» What this task involves
Retype the betta fish thread word for word, starting at "They can be" and ending at "is not cool.".

» Reading passage
# Male Halfmoon Doubletail Plakat Betta.... huh?



## mjoy79 (Jul 13, 2011)

this is on Petcos website....
What is a Male Halfmoon Doubletail Plakat Betta?
Here is the details it lists for these guys
*Temperament*: Community :shock:
*Family*: Belontiidae
*Native To*: S.E. Asia - Cambodia, Thailand
*Diet*: Carnivore
*Adult Size*: Up to 3"
*Water Current*: Low
*Temperature*: 74° - 82°F
*Water Parameters*: KH 0-25, pH 6.0-8.0
*Care Level*: Easy
*Tank Size*: 1+ liter :twisted:
*Scientific Name*: Betta splendens
*Environment*: Freshwater

I was noting they say they are community fish but they should be in at least a liter of water. yikes.


----------



## PitGurl (Feb 22, 2011)

They're just a doubletail crossed with a halfmoon plakat. They're no different then the other types of bettas and require the same care.


----------



## SmokeNLark (Jul 22, 2010)

They can be community fish if they are with a different peaceful fish. But I wouldn't call the community fish. And yeah, they are no different than other bettas. 1 liter isn't cool. But they are easy care level. It doesn't mean easy care as in you don't have to do anything. It means easy to keep. Bettas do not require huge tanks or filters. And they are very hardy. So they are easy to care for in relation to other fish. 

But the 1 liter thing is not cool.


----------



## ForbiddenSecrets (Aug 15, 2010)

0.26 gallons.... yikes. They are basically telling you to pull a large cup from your cupboard to keep a fish in :/


----------

» Record set
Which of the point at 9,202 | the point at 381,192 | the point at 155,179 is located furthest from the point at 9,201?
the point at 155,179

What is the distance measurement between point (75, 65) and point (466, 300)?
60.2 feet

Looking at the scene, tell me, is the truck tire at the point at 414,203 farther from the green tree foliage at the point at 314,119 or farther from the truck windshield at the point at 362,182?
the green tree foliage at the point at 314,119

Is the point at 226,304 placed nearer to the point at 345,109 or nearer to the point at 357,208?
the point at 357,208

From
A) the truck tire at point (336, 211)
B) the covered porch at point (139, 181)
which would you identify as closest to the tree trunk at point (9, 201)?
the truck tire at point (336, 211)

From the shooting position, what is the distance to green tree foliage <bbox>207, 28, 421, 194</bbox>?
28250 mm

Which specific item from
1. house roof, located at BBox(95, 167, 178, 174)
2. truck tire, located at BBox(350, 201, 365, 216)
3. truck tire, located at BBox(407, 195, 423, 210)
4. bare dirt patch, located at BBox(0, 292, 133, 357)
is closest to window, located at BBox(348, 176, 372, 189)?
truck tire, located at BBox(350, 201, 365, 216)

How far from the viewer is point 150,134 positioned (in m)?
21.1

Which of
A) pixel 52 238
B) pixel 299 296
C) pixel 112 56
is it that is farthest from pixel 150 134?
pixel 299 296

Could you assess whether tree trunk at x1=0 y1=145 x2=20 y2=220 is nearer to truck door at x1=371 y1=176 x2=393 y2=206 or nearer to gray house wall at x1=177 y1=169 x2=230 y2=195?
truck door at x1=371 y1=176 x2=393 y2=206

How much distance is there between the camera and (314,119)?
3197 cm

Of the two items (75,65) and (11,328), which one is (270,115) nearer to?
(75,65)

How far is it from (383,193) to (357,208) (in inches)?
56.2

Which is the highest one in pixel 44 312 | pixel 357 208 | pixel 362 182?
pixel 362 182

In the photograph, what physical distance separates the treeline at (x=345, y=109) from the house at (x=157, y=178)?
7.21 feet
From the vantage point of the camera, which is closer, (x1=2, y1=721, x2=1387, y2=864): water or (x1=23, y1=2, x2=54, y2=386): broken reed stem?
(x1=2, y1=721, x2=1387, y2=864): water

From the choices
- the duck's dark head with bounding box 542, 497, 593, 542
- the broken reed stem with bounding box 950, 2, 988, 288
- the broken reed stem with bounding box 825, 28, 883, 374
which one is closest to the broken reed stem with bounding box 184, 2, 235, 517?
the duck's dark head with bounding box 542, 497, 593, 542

» Solution
They can be community fish if they are with a different peaceful fish. But I wouldn't call the community fish. And yeah, they are no different than other bettas. 1 liter isn't cool. But they are easy care level. It doesn't mean easy care as in you don't have to do anything. It means easy to keep. Bettas do not require huge tanks or filters. And they are very hardy. So they are easy to care for in relation to other fish. 

But the 1 liter thing is not cool.